The exercise:
Without skipping anything, write out each record below exactly.
'''
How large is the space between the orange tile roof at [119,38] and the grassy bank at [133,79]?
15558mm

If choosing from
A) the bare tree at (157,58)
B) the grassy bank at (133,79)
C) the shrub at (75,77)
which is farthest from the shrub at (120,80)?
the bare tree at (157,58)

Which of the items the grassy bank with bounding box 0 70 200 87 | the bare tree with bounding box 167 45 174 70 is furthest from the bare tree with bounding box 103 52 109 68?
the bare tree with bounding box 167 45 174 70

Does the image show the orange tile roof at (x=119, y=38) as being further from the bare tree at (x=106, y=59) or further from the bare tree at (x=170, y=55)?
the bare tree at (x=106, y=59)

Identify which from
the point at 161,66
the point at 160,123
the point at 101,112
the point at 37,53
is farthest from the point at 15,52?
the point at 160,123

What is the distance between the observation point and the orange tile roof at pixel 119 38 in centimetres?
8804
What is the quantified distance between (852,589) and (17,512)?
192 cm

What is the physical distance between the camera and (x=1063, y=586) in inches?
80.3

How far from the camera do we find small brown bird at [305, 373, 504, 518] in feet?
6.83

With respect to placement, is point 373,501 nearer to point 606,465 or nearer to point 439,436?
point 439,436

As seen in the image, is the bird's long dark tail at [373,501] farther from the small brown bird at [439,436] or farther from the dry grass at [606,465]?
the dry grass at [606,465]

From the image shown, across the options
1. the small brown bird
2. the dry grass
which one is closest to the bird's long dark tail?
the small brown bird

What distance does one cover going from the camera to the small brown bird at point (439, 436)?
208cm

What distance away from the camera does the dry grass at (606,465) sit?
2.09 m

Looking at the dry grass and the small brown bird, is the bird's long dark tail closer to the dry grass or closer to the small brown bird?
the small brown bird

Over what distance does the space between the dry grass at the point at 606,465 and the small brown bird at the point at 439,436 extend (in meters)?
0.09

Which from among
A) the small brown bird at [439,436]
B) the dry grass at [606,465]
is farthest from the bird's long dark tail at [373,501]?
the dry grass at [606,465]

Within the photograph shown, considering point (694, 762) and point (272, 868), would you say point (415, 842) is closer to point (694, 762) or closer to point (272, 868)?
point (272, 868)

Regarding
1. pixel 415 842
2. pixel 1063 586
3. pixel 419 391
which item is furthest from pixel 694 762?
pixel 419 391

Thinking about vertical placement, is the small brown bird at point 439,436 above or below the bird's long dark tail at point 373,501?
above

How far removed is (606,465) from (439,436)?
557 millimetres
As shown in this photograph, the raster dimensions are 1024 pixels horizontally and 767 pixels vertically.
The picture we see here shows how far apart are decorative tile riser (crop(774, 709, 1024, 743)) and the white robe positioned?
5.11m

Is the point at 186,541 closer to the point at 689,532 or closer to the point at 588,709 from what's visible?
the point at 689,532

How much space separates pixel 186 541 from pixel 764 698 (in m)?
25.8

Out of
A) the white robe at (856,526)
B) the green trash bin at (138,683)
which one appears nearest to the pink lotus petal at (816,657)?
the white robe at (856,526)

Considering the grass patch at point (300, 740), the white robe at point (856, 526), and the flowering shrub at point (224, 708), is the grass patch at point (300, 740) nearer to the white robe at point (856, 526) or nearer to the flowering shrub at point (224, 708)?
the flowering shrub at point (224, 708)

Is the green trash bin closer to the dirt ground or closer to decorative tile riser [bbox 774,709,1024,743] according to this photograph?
'''
Written solution:
How large is the space between the orange tile roof at [119,38] and the grassy bank at [133,79]?
15558mm

If choosing from
A) the bare tree at (157,58)
B) the grassy bank at (133,79)
C) the shrub at (75,77)
which is farthest from the shrub at (120,80)?
the bare tree at (157,58)

Which of the items the grassy bank with bounding box 0 70 200 87 | the bare tree with bounding box 167 45 174 70 is furthest from the bare tree with bounding box 103 52 109 68?
the bare tree with bounding box 167 45 174 70

Does the image show the orange tile roof at (x=119, y=38) as being further from the bare tree at (x=106, y=59) or further from the bare tree at (x=170, y=55)?
the bare tree at (x=106, y=59)

Identify which from
the point at 161,66
the point at 160,123
the point at 101,112
the point at 37,53
is farthest from the point at 15,52?
the point at 160,123

What is the distance between the observation point and the orange tile roof at pixel 119 38 in centimetres?
8804
What is the quantified distance between (852,589) and (17,512)?
192 cm

What is the physical distance between the camera and (x=1063, y=586) in inches?
80.3

How far from the camera do we find small brown bird at [305, 373, 504, 518] in feet?
6.83

With respect to placement, is point 373,501 nearer to point 606,465 or nearer to point 439,436?
point 439,436

As seen in the image, is the bird's long dark tail at [373,501] farther from the small brown bird at [439,436] or farther from the dry grass at [606,465]?
the dry grass at [606,465]

From the image shown, across the options
1. the small brown bird
2. the dry grass
which one is closest to the bird's long dark tail?
the small brown bird

What distance does one cover going from the camera to the small brown bird at point (439, 436)?
208cm

What distance away from the camera does the dry grass at (606,465) sit?
2.09 m

Looking at the dry grass and the small brown bird, is the bird's long dark tail closer to the dry grass or closer to the small brown bird?
the small brown bird

Over what distance does the space between the dry grass at the point at 606,465 and the small brown bird at the point at 439,436 extend (in meters)?
0.09

Which from among
A) the small brown bird at [439,436]
B) the dry grass at [606,465]
is farthest from the bird's long dark tail at [373,501]?
the dry grass at [606,465]

Within the photograph shown, considering point (694, 762) and point (272, 868), would you say point (415, 842) is closer to point (694, 762) or closer to point (272, 868)?
point (272, 868)

Regarding
1. pixel 415 842
2. pixel 1063 586
3. pixel 419 391
which item is furthest from pixel 694 762?
pixel 419 391

Thinking about vertical placement, is the small brown bird at point 439,436 above or below the bird's long dark tail at point 373,501?
above

How far removed is (606,465) from (439,436)?
557 millimetres
As shown in this photograph, the raster dimensions are 1024 pixels horizontally and 767 pixels vertically.
The picture we see here shows how far apart are decorative tile riser (crop(774, 709, 1024, 743)) and the white robe positioned?
5.11m

Is the point at 186,541 closer to the point at 689,532 or closer to the point at 588,709 from what's visible?
the point at 689,532

How much space separates pixel 186 541 from pixel 764 698 (in m)?
25.8

Out of
A) the white robe at (856,526)
B) the green trash bin at (138,683)
which one appears nearest to the pink lotus petal at (816,657)?
the white robe at (856,526)

Considering the grass patch at point (300, 740), the white robe at point (856, 526), and the flowering shrub at point (224, 708), is the grass patch at point (300, 740) nearer to the white robe at point (856, 526) or nearer to the flowering shrub at point (224, 708)?
the flowering shrub at point (224, 708)

Is the green trash bin closer to the dirt ground or closer to decorative tile riser [bbox 774,709,1024,743] according to this photograph?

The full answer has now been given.